The car is accelerating towards new technologies much faster than the airplane, but there is some progress to report. A solar airplane has flown over halfway round the world and is soon to complete the rest of its journey; http://www.climaterealityproject.org/blog/three-unusual-ways-solar-soaring. Solar power is gaining traction in other areas of the sector as well.

Meanwhile, NASA and commercial aircraft manufacturers are reported to be researching the future of supersonic air travel, with the aim of not only economic viability, but less emissions too: http://www.independent.co.uk/news/uk/home-news/supersonic-flight-concordes-successors-are-in-the-works-15-years-on-from-the-paris-crash-10415912.html.

Trends in other forms of transport are emphasising the sharing economy and utilisation of idle capacity.
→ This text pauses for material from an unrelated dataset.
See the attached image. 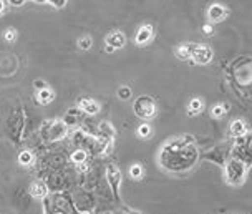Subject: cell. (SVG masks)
I'll return each instance as SVG.
<instances>
[{"mask_svg": "<svg viewBox=\"0 0 252 214\" xmlns=\"http://www.w3.org/2000/svg\"><path fill=\"white\" fill-rule=\"evenodd\" d=\"M247 176L246 164L239 159H231L226 166V183L231 186H241L244 184Z\"/></svg>", "mask_w": 252, "mask_h": 214, "instance_id": "1", "label": "cell"}, {"mask_svg": "<svg viewBox=\"0 0 252 214\" xmlns=\"http://www.w3.org/2000/svg\"><path fill=\"white\" fill-rule=\"evenodd\" d=\"M134 113L138 115L139 118L148 120L153 118L156 115V105L155 101L151 100L150 96H141L134 101Z\"/></svg>", "mask_w": 252, "mask_h": 214, "instance_id": "2", "label": "cell"}, {"mask_svg": "<svg viewBox=\"0 0 252 214\" xmlns=\"http://www.w3.org/2000/svg\"><path fill=\"white\" fill-rule=\"evenodd\" d=\"M126 43V37L121 32H118V30H115V32L108 33L106 38H105V50L108 53L118 50V48H123Z\"/></svg>", "mask_w": 252, "mask_h": 214, "instance_id": "3", "label": "cell"}, {"mask_svg": "<svg viewBox=\"0 0 252 214\" xmlns=\"http://www.w3.org/2000/svg\"><path fill=\"white\" fill-rule=\"evenodd\" d=\"M213 60V50L209 47H204V45H196L194 47V52H192V60L191 63L194 65H206Z\"/></svg>", "mask_w": 252, "mask_h": 214, "instance_id": "4", "label": "cell"}, {"mask_svg": "<svg viewBox=\"0 0 252 214\" xmlns=\"http://www.w3.org/2000/svg\"><path fill=\"white\" fill-rule=\"evenodd\" d=\"M208 17L211 22H220L227 17V10H226V7H222L220 3H213V5H209L208 8Z\"/></svg>", "mask_w": 252, "mask_h": 214, "instance_id": "5", "label": "cell"}, {"mask_svg": "<svg viewBox=\"0 0 252 214\" xmlns=\"http://www.w3.org/2000/svg\"><path fill=\"white\" fill-rule=\"evenodd\" d=\"M151 38H153V27L143 25V27H139L136 37H134V42H136V45H146Z\"/></svg>", "mask_w": 252, "mask_h": 214, "instance_id": "6", "label": "cell"}, {"mask_svg": "<svg viewBox=\"0 0 252 214\" xmlns=\"http://www.w3.org/2000/svg\"><path fill=\"white\" fill-rule=\"evenodd\" d=\"M80 110L85 111L87 115H96L98 110H100V105L93 100V98H83L80 101Z\"/></svg>", "mask_w": 252, "mask_h": 214, "instance_id": "7", "label": "cell"}, {"mask_svg": "<svg viewBox=\"0 0 252 214\" xmlns=\"http://www.w3.org/2000/svg\"><path fill=\"white\" fill-rule=\"evenodd\" d=\"M108 181H110V184L113 186L115 191H118L121 175H120V171H118V168H116V166H108Z\"/></svg>", "mask_w": 252, "mask_h": 214, "instance_id": "8", "label": "cell"}, {"mask_svg": "<svg viewBox=\"0 0 252 214\" xmlns=\"http://www.w3.org/2000/svg\"><path fill=\"white\" fill-rule=\"evenodd\" d=\"M194 47L196 45H189V43H186V45L178 47L176 50H174V53H176V57H178L179 60H188V59H191V57H192Z\"/></svg>", "mask_w": 252, "mask_h": 214, "instance_id": "9", "label": "cell"}, {"mask_svg": "<svg viewBox=\"0 0 252 214\" xmlns=\"http://www.w3.org/2000/svg\"><path fill=\"white\" fill-rule=\"evenodd\" d=\"M53 98H55V95H53V92L50 90V88H43V90H38V95H37V101L40 105H48L53 101Z\"/></svg>", "mask_w": 252, "mask_h": 214, "instance_id": "10", "label": "cell"}, {"mask_svg": "<svg viewBox=\"0 0 252 214\" xmlns=\"http://www.w3.org/2000/svg\"><path fill=\"white\" fill-rule=\"evenodd\" d=\"M229 133H231V136H234V138L246 135V124H244V122H242V120H236V122H232L231 128H229Z\"/></svg>", "mask_w": 252, "mask_h": 214, "instance_id": "11", "label": "cell"}, {"mask_svg": "<svg viewBox=\"0 0 252 214\" xmlns=\"http://www.w3.org/2000/svg\"><path fill=\"white\" fill-rule=\"evenodd\" d=\"M202 111V101L199 98H192L191 101L188 103V115L189 117H196Z\"/></svg>", "mask_w": 252, "mask_h": 214, "instance_id": "12", "label": "cell"}, {"mask_svg": "<svg viewBox=\"0 0 252 214\" xmlns=\"http://www.w3.org/2000/svg\"><path fill=\"white\" fill-rule=\"evenodd\" d=\"M226 111H227V105H214L213 106V110H211V117L213 118H222L224 115H226Z\"/></svg>", "mask_w": 252, "mask_h": 214, "instance_id": "13", "label": "cell"}, {"mask_svg": "<svg viewBox=\"0 0 252 214\" xmlns=\"http://www.w3.org/2000/svg\"><path fill=\"white\" fill-rule=\"evenodd\" d=\"M19 161L20 164H24V166H30V164L33 163V154H32L30 151H22L19 154Z\"/></svg>", "mask_w": 252, "mask_h": 214, "instance_id": "14", "label": "cell"}, {"mask_svg": "<svg viewBox=\"0 0 252 214\" xmlns=\"http://www.w3.org/2000/svg\"><path fill=\"white\" fill-rule=\"evenodd\" d=\"M32 194H33L35 198H43V196L47 194V188H45L43 184H40V183H35V184L32 186Z\"/></svg>", "mask_w": 252, "mask_h": 214, "instance_id": "15", "label": "cell"}, {"mask_svg": "<svg viewBox=\"0 0 252 214\" xmlns=\"http://www.w3.org/2000/svg\"><path fill=\"white\" fill-rule=\"evenodd\" d=\"M71 161L75 163H87V151L83 150H76L73 154H71Z\"/></svg>", "mask_w": 252, "mask_h": 214, "instance_id": "16", "label": "cell"}, {"mask_svg": "<svg viewBox=\"0 0 252 214\" xmlns=\"http://www.w3.org/2000/svg\"><path fill=\"white\" fill-rule=\"evenodd\" d=\"M151 135V126L148 123H143V124H139V128H138V136L139 138H150Z\"/></svg>", "mask_w": 252, "mask_h": 214, "instance_id": "17", "label": "cell"}, {"mask_svg": "<svg viewBox=\"0 0 252 214\" xmlns=\"http://www.w3.org/2000/svg\"><path fill=\"white\" fill-rule=\"evenodd\" d=\"M129 175H131L133 180H141L143 178V168L139 166V164H133L131 169H129Z\"/></svg>", "mask_w": 252, "mask_h": 214, "instance_id": "18", "label": "cell"}, {"mask_svg": "<svg viewBox=\"0 0 252 214\" xmlns=\"http://www.w3.org/2000/svg\"><path fill=\"white\" fill-rule=\"evenodd\" d=\"M92 37H90V35H83L82 38L78 40V47L82 48V50H88L90 47H92Z\"/></svg>", "mask_w": 252, "mask_h": 214, "instance_id": "19", "label": "cell"}, {"mask_svg": "<svg viewBox=\"0 0 252 214\" xmlns=\"http://www.w3.org/2000/svg\"><path fill=\"white\" fill-rule=\"evenodd\" d=\"M3 38H5V42H8V43L15 42V38H17V30L7 29V30H5V33H3Z\"/></svg>", "mask_w": 252, "mask_h": 214, "instance_id": "20", "label": "cell"}, {"mask_svg": "<svg viewBox=\"0 0 252 214\" xmlns=\"http://www.w3.org/2000/svg\"><path fill=\"white\" fill-rule=\"evenodd\" d=\"M118 96L120 100H128V98H131V90L128 87H121L118 90Z\"/></svg>", "mask_w": 252, "mask_h": 214, "instance_id": "21", "label": "cell"}, {"mask_svg": "<svg viewBox=\"0 0 252 214\" xmlns=\"http://www.w3.org/2000/svg\"><path fill=\"white\" fill-rule=\"evenodd\" d=\"M40 2H48V3H52L53 7L62 8V7H65L66 0H40Z\"/></svg>", "mask_w": 252, "mask_h": 214, "instance_id": "22", "label": "cell"}, {"mask_svg": "<svg viewBox=\"0 0 252 214\" xmlns=\"http://www.w3.org/2000/svg\"><path fill=\"white\" fill-rule=\"evenodd\" d=\"M8 3H10L12 7H20V5H24L25 3V0H7Z\"/></svg>", "mask_w": 252, "mask_h": 214, "instance_id": "23", "label": "cell"}, {"mask_svg": "<svg viewBox=\"0 0 252 214\" xmlns=\"http://www.w3.org/2000/svg\"><path fill=\"white\" fill-rule=\"evenodd\" d=\"M202 32H204L206 35H211V33H213V32H214V30H213V25L206 24L204 27H202Z\"/></svg>", "mask_w": 252, "mask_h": 214, "instance_id": "24", "label": "cell"}, {"mask_svg": "<svg viewBox=\"0 0 252 214\" xmlns=\"http://www.w3.org/2000/svg\"><path fill=\"white\" fill-rule=\"evenodd\" d=\"M35 87H37L38 90H43V88H47V85H45L42 80H37V82H35Z\"/></svg>", "mask_w": 252, "mask_h": 214, "instance_id": "25", "label": "cell"}, {"mask_svg": "<svg viewBox=\"0 0 252 214\" xmlns=\"http://www.w3.org/2000/svg\"><path fill=\"white\" fill-rule=\"evenodd\" d=\"M3 10H5V2L0 0V13H3Z\"/></svg>", "mask_w": 252, "mask_h": 214, "instance_id": "26", "label": "cell"}]
</instances>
With more cooperation between nations, cities and airlines, I am certain that air travel too could become more efficient. Whenever I read about the debate around hub airports and expanding London’s Heathrow, I always wonder what could be achieved if Heathrow, Amsterdam’s Schipol and Paris’ Charles de Gaulle airports could collaborate to better serve the flying public and the local communities, never mind the environment. If they no longer saw themselves as competitors, perhaps an analysis of flight paths and filling seats could translate to significant fuel savings. There could be apps that guide passengers to journey choices that enable flights and airports to operate at optimum capacity in near real-time. Such application of current technological trends and use of big data is surely more likely if conglomerates of airports are involved.

I would like to believe that human flight is a 21st century trend that is and can be sustained. But that will only be the case if air travel can supress its extensive emissions and I can fly, without the guilt.